Cosa accadrà ai piloti orange? Intanto alla top class servirebbero più Case, ma la Kawasaki, Suzuki hanno altre proprità e BMW avanza a piccoli passi
Si possono obbligare la Case a partecipare? No, e la Suzuki lo testimonia: nonostante l’accordo firmato fino al 2026, quelli di Hamamatsu hanno preferito smantellare con largo anticipo e, si dice, pagare le onerose penali. Danni di immagine o reputazione? Macché, in Giappone la pensano diversamente. Ecco il motivo per cui la Kawasaki è assente: ad Akashi non interessa l’ipotetico prestigio che la vetrina potrebbe (condizionale) garantire: laggiù sono pragmatici, per cose fatte soltanto se hanno un reale tornaconto. La Ninja ha spopolato in SBK per anni, ma ora le “mille” non si vendono più come una volta: perché, quindi, produrre una nuova ZX-10RR? I prototipi sono fini a loro stessi, con scarsa riconducibilità alla circolazione stradale? Niente prototipi, e “chissene” se i verdi uscirono nel 2008, improvvisamente, lasciando il materiale usato da John Hopkins e Anthony West a Marco Melandri con la squadra Hayate Racing iscritta nel 2009. La pressione esercitata dalla Dorna fu notevole: con le entry list in calo, lo staff spagnolo voleva a ogni costo quella moto nera, priva di marchi, ma quantomeno presente.
Il picco minimo venne toccato nel 2012, quando soltanto Ducati, Yamaha e Honda duellarono tra i cordoli iridati: la SBK invece proponeva Ducati, Yamaha, Honda, Suzuki, Kawasaki, Aprilia e BMW. Notare bene: né da una parte, né dall’altra la KTM.

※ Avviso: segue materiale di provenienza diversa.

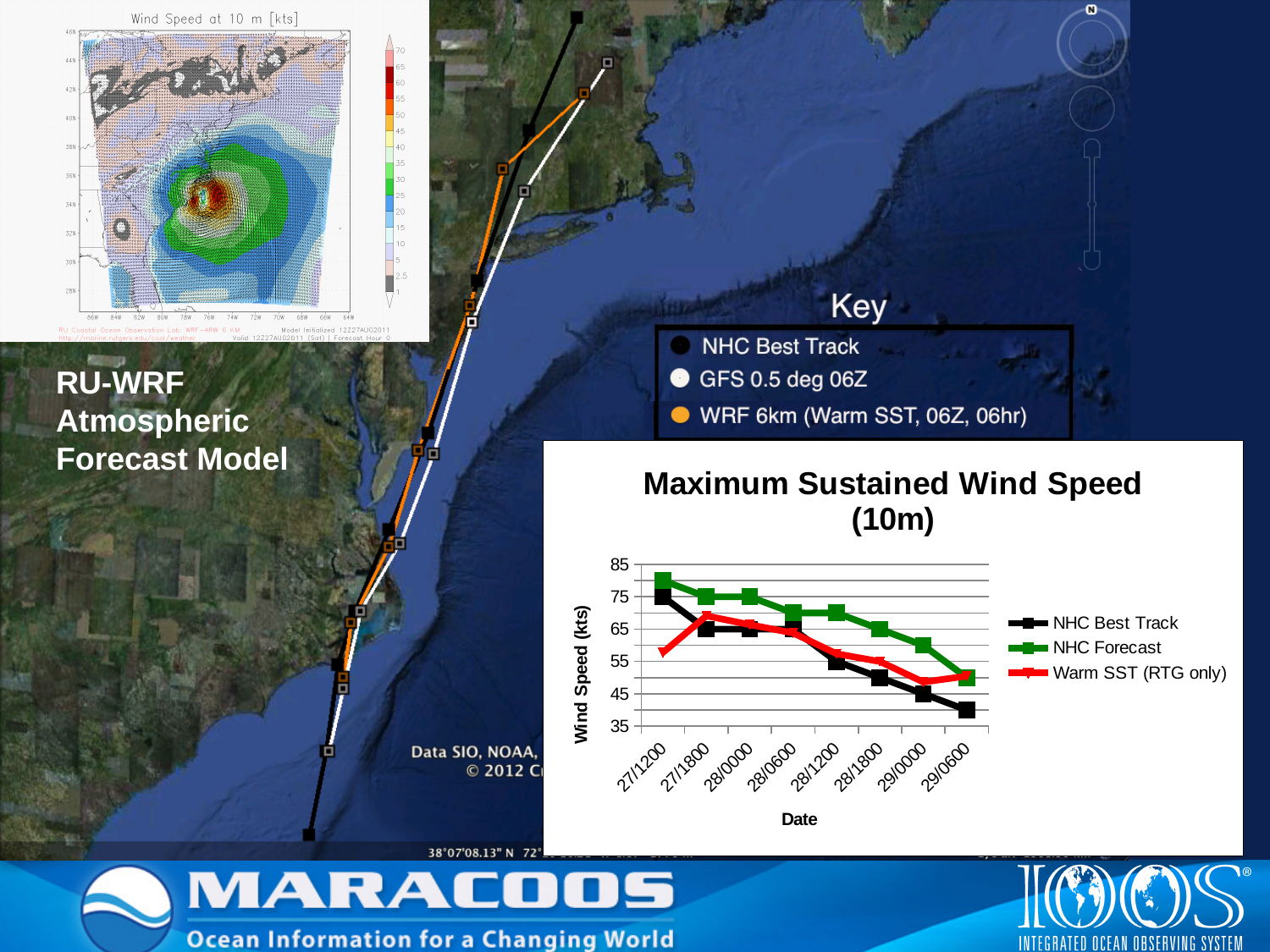
In the "Maximum Sustained Wind Speed (10m)" chart, which series has the lowest value at 29/0600? NHC Best Track In the "Maximum Sustained Wind Speed (10m)" chart, at 27/1200 which is larger: NHC Best Track or Warm SST (RTG only)? NHC Best Track What is the x-axis title of the "Maximum Sustained Wind Speed (10m)" chart? Date In the "Maximum Sustained Wind Speed (10m)" chart, is the NHC Forecast value at 27/1200 greater or less than 75? greater In the "Maximum Sustained Wind Speed (10m)" chart, is the Warm SST (RTG only) value at 29/0000 greater or less than 55? less In the "Maximum Sustained Wind Speed (10m)" chart, is the NHC Best Track value at 29/0600 greater or less than 45? less How many dates are shown on the x axis of the "Maximum Sustained Wind Speed (10m)" chart? 8 In the "Maximum Sustained Wind Speed (10m)" chart, which series has the highest value at 27/1200? NHC Forecast What is the y-axis title of the "Maximum Sustained Wind Speed (10m)" chart? Wind Speed (kts) How many series does the legend of the "Maximum Sustained Wind Speed (10m)" chart list? 3 In the "Maximum Sustained Wind Speed (10m)" chart, does the NHC Best Track series rise or fall from 27/1200 to 29/0600? fall What kind of chart is the "Maximum Sustained Wind Speed (10m)" chart? line chart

All’epoca sì che impazzava l’allarme rosso, evitato nel passato recente dall’impressionante contingente di Desmosedici, otto fino al SolidarityGP di quest’an no, il prossimo ridotto a sei. Notizia bella, due Yamaha in più, grazie al passaggio di Pramac da Desmosedici a M1. A Iwata ci credono, tanto da aver accolto la struttura di Paolo Campinoti, capace di conquistare titoli team e piloti nel recente biennio. Le quattro cilindri dei tre diapason faranno bene? Ancora non si sa, però sono raddoppiate. Se la KTM saluta, lascia a piedi Acosta? Dipenderà dai vari spostamenti ma, ripetiamo, c’è da ricordare Binder, Bastianini e Viñales.
Il numero minimo e necessario per validare il campionato è di 20 unità, ora siamo a 22, con lo scenario appena descritto. Cosa succederebbe, qualora Mattighofen servisse l’addio? I piloti arebbero da ricollocare, a scapito di alcuni colleghi. La griglia sarebbe da rimpolpare, e mai più parlare di CRT o esperimenti ibridi giusto per fare numero. Qui servono i costruttori, non scritte GASGAS utili all’esercizio di marketing. La Kawasaki ha le orecchie tappate? Perché non offrir loro un programma conveniente, facendoglielo udire con parole misurate? La Suzuki temporeggia? Facciamoli accelerare, mettendo sul piatto un programma irrifiutabile. La BMW ci pensa? Meglio fare che pensare. Certo, scriverlo su carta è facile. Nella pratica, tutt’altro. La MotoGP è il meglio del meglio a due ruote, fattore innegabile, ma ci chiediamo: che male ci sarebbe nel coniugare qualità, quantità e varietà?